Walsh has said narrower changes to property rights could be explored, notably the Programme for Government undertakes to give the Land Development Agency compulsory purchase powers. 

Property rights, meanwhile, are protected against ‘unjust attack’ in the Constitution, but the State is empowered to restrict the exercise of property rights to secure the common good and social justice.

Walsh adds: 

That said, the difficulty is that it does seem to be the political perception of what the Constitution says on this issue so we’ve had frequent government statements from ministers over the last 10 years really indicating that they are hamstrung from doing X, Y, Z in relation to housing, for example, because of the Constitution and the difficulty is, we presume that those statements are probably based on the advice of the Attorney General…but we don’t see the advice. 

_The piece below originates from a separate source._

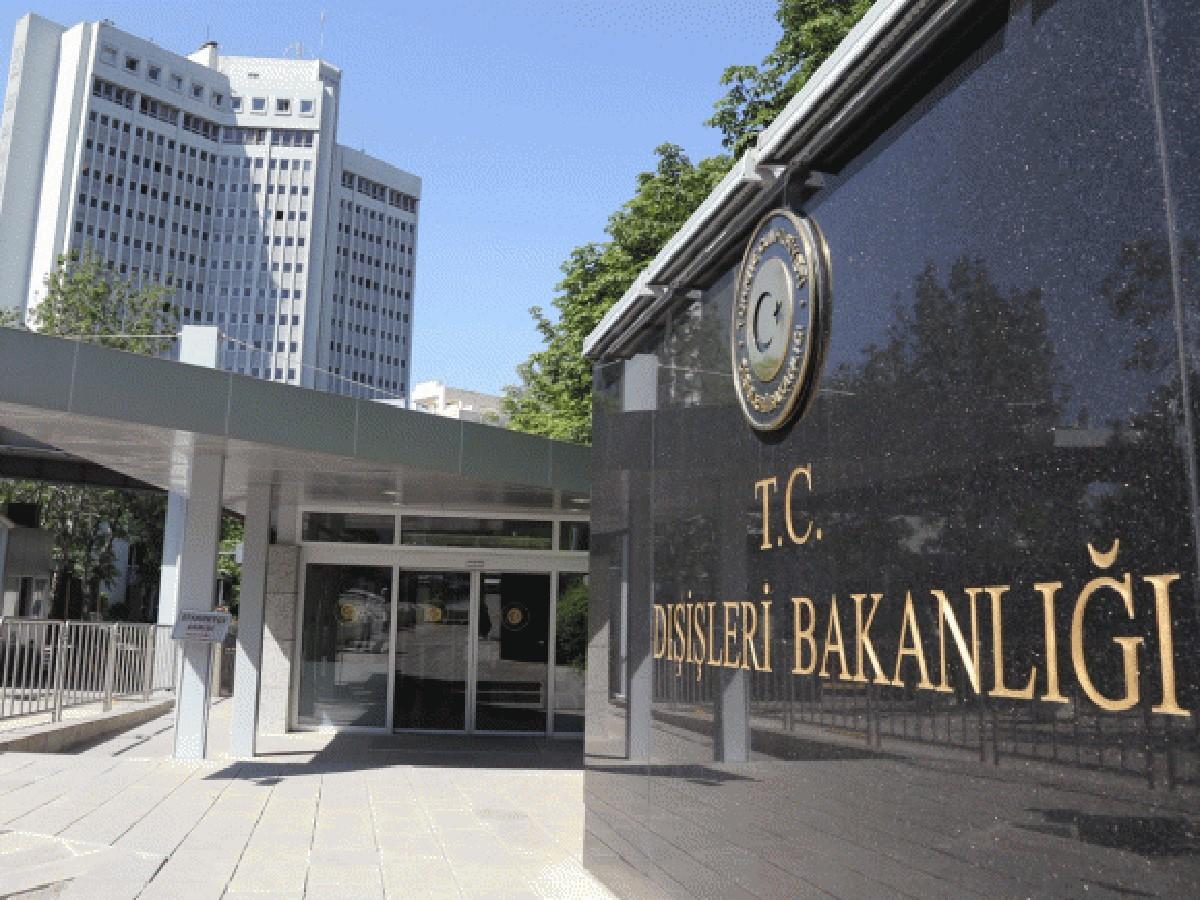 Посольство США в Турции предупреждает об угрозах терактов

“But what we can kind of deduce from what ministers are saying is the read of successive attorneys general has been that the scope to legislate is quite narrow because of constitutional property rights. 

“As somebody immersed in this field, in research, you know I would disagree with that interpretation of the Constitution because when we look at the wording of the Constitution, it very clearly states that property rights can be limited to secure the common good.”

Walsh says that traditionally courts rule in favour of the State in property rights challenges, thus recognising that the public interest gets significant weight and that the primary arbiters of what’s in the public interest are the political branches. 

“So actually when you look at the body of case law in the round you know, really, there’s an awful lot of scope for the legislature to act where there’s a clear common good, social justice rationale behind it.”

Inserting a right to housing into the Constitution won’t make it harder to legislate for change but it won’t necessarily make it easier either if the traditionally conservative approach to property rights persists, Walsh says. 

“We’ve seen the legislature act really quickly when it felt best to do so in political terms like on bulk-buying [by investment funds]…so one would just hope that the political impetus is really there.”